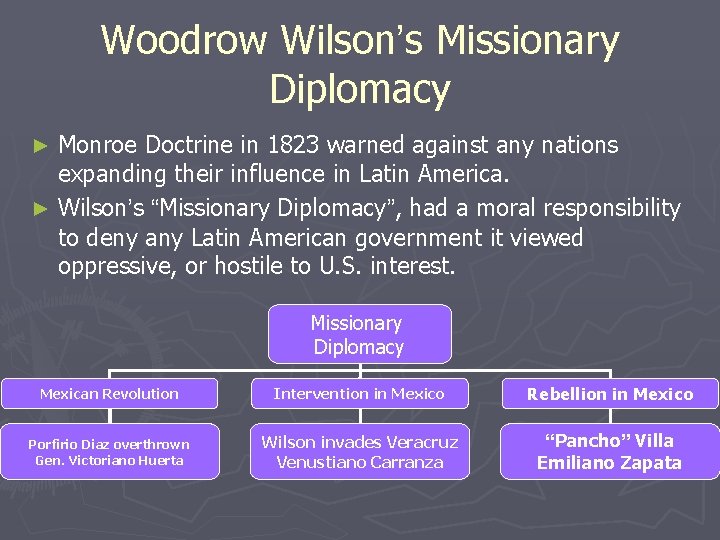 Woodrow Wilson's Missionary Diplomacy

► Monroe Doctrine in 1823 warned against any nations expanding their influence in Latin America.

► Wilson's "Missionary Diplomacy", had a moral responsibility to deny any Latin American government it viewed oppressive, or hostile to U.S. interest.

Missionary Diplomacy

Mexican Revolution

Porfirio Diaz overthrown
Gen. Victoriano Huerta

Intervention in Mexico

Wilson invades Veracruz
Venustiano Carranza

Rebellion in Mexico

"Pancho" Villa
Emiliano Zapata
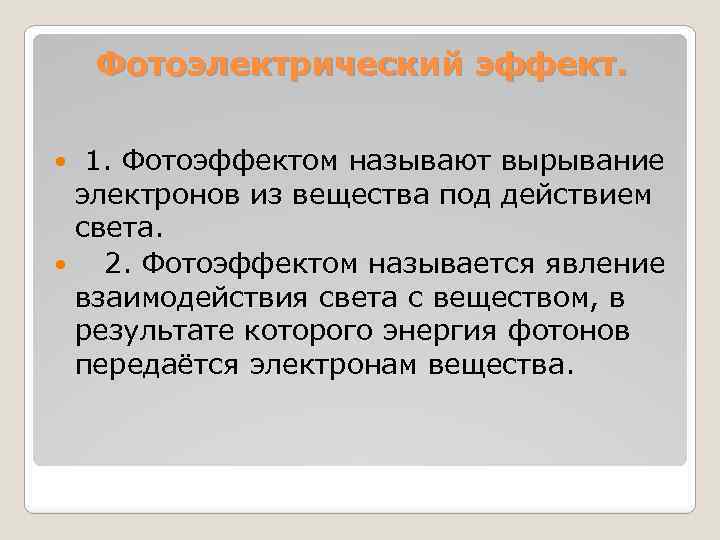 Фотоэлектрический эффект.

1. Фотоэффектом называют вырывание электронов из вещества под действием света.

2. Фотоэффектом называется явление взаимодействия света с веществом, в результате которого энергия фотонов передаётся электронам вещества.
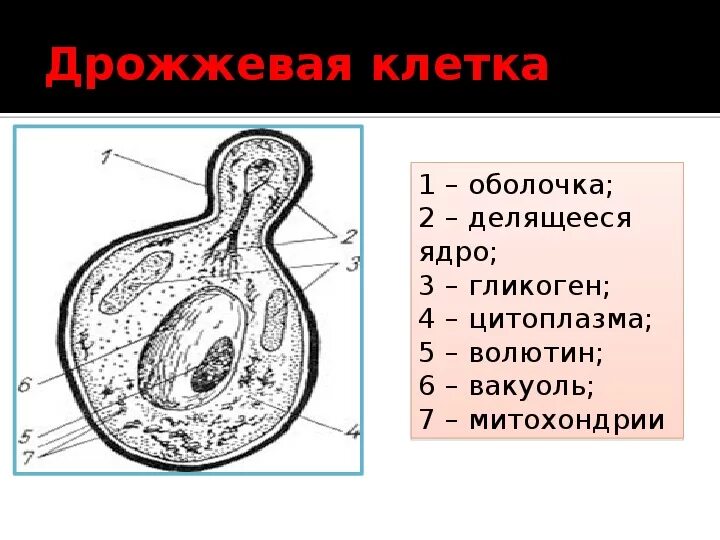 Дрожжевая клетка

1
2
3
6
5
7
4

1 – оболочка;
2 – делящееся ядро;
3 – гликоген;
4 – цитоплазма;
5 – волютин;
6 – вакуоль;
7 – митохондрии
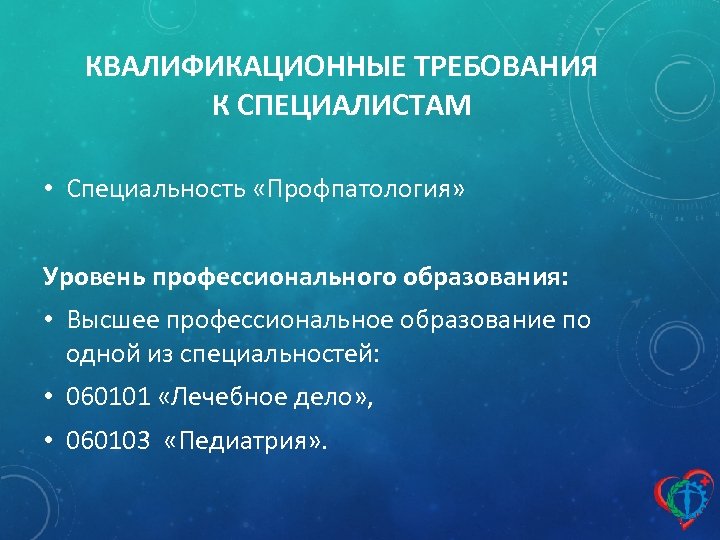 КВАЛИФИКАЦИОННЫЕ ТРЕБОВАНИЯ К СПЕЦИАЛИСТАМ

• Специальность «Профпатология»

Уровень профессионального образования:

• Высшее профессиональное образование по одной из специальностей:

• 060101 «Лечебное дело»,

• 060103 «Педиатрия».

**********

> **WHAT TO WORK ON**:
The exact lines from the one containing "Venustiano Carranza" through the end of the data are to be copied, with both ends kept and pictures left out.

> **TASK ANSWER**:
Venustiano Carranza

Rebellion in Mexico

"Pancho" Villa
Emiliano Zapata
 Фотоэлектрический эффект.

1. Фотоэффектом называют вырывание электронов из вещества под действием света.

2. Фотоэффектом называется явление взаимодействия света с веществом, в результате которого энергия фотонов передаётся электронам вещества.
 Дрожжевая клетка

1
2
3
6
5
7
4

1 – оболочка;
2 – делящееся ядро;
3 – гликоген;
4 – цитоплазма;
5 – волютин;
6 – вакуоль;
7 – митохондрии
 КВАЛИФИКАЦИОННЫЕ ТРЕБОВАНИЯ К СПЕЦИАЛИСТАМ

• Специальность «Профпатология»

Уровень профессионального образования:

• Высшее профессиональное образование по одной из специальностей:

• 060101 «Лечебное дело»,

• 060103 «Педиатрия».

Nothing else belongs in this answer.